» **Complete the following**
(1) According to the passage on pandemic mental health below, which three things are having a profound effect on people with existing mental health conditions?
(2) Write the next few sentences of the passage on pandemic mental health below, starting after its final sentence.

» **Passage**
□ □ □ □ □ □ □
|Mental Health Challenges in a Strange New World
Along with the acute health effects of
COVID-19, the pandemic is associated with a number of long-term mental health
challenges. Long periods of isolation, lack of activity, and large-scale
anxiety are having a profound effect on people with existing mental health conditions.
Worrying new symptoms are also arising for people without a history of mental
illness, as everyone struggles with the harsh realities of a strange new world.
Self-care and mindfulness have a huge role to play as we transition to a new
kind of "normal", with human connections and physical activity also
Coronavirus has led to a sharp increase in
anxiety across the globe, as people adjust their lives to what is a very real
threat. The world doesn't seem as safe as it did just a few weeks ago, with
public places and other people representing a possible source of infection.
Feelings of stress and anxiety are a common reaction to the disease, not just
to the possibility of developing acute physical symptoms, but also to the
overall and sometimes unshakable feeling of uncertainty.
□ □ □ □ □ □ □
» **Information shown**
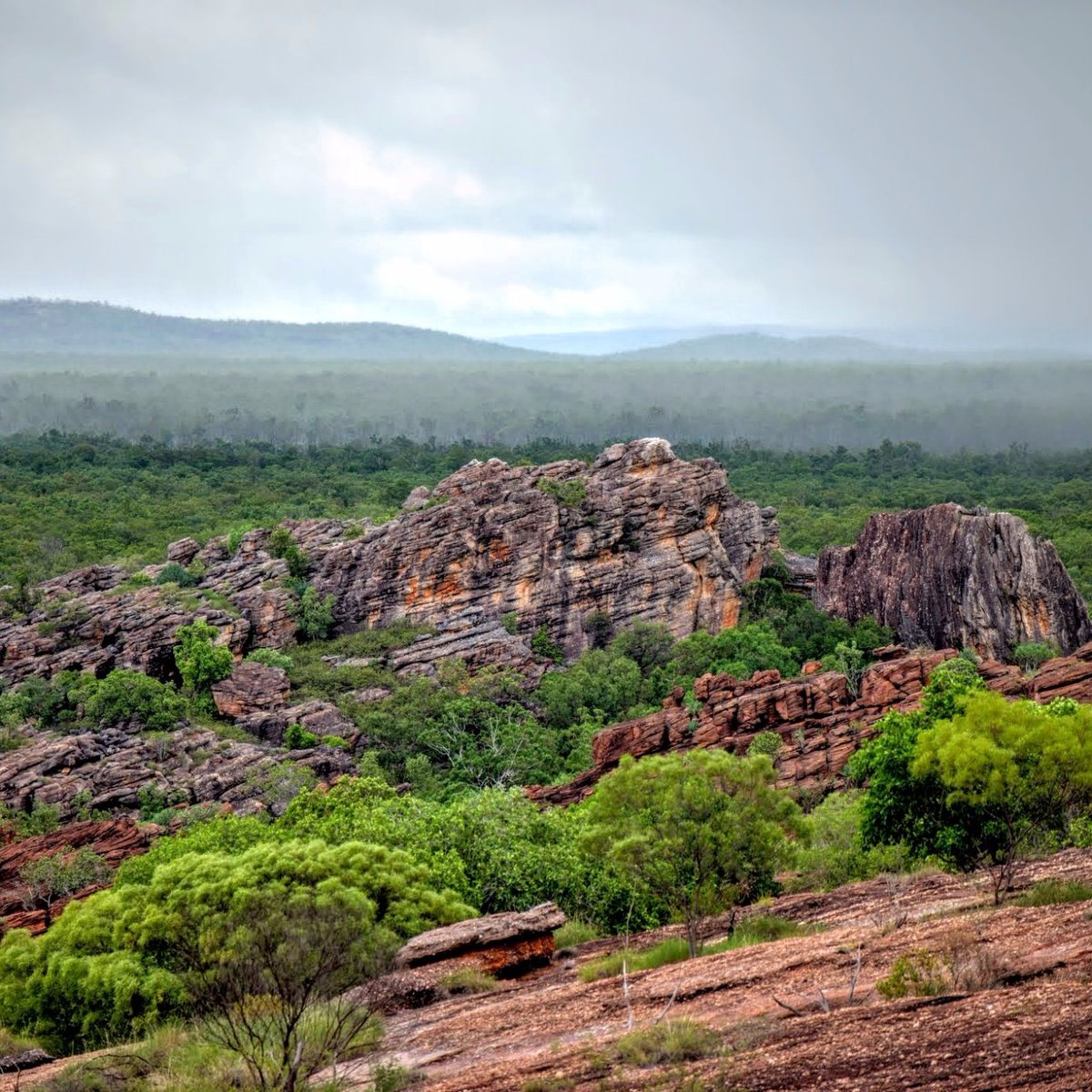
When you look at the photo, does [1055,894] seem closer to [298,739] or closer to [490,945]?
[490,945]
□ □ □ □ □ □ □
» **Solved problems**
(1) Long periods of isolation, lack of activity, and large-scale anxiety.

(2)
Most people haven't dealt with anything
like this before, with uncertainty often leading to overwhelming or confused
feelings. According to clinical psychologist, Professor Michael Kyrios,
"Humans are pre-programmed to continuously estimate how likely it is that
something negative is going to happen, and how severe that negative event or
impact is going to be." No-one is sure exactly how long COVID-19 will be a
factor in our lives, which means the likelihood or severity of danger is
unknown and can be overestimated.
In addition to the disease itself, COVID-19
has become a disease of isolation. Anyone with coronavirus needs to isolate to
avoid passing on the disease. People who have been in contact with the virus
also need to remove themselves from society, and even those without symptoms
are advised to stay inside to stop the spread. While these isolation measures
make sense and have worked fairly well in controlling the pandemic, they are
also responsible for growing feelings of loneliness. Physical distancing may
work, but it's not without side effects.
Calls to mental health hotlines have spiked
over recent weeks, and Australian Government modelling forecasts a 50% increase
in suicide cases related to COVID-19. A rise in domestic violence and addiction
cases have also been forecast, as people struggle to cope with anxiety about
the disease and physical isolation from the rest of the world. Due to the
current level of success in Australia and New Zealand in terms of controlling
COVID-19, the economic shutdown and associated distress may lead to more long-term
deaths than the virus itself.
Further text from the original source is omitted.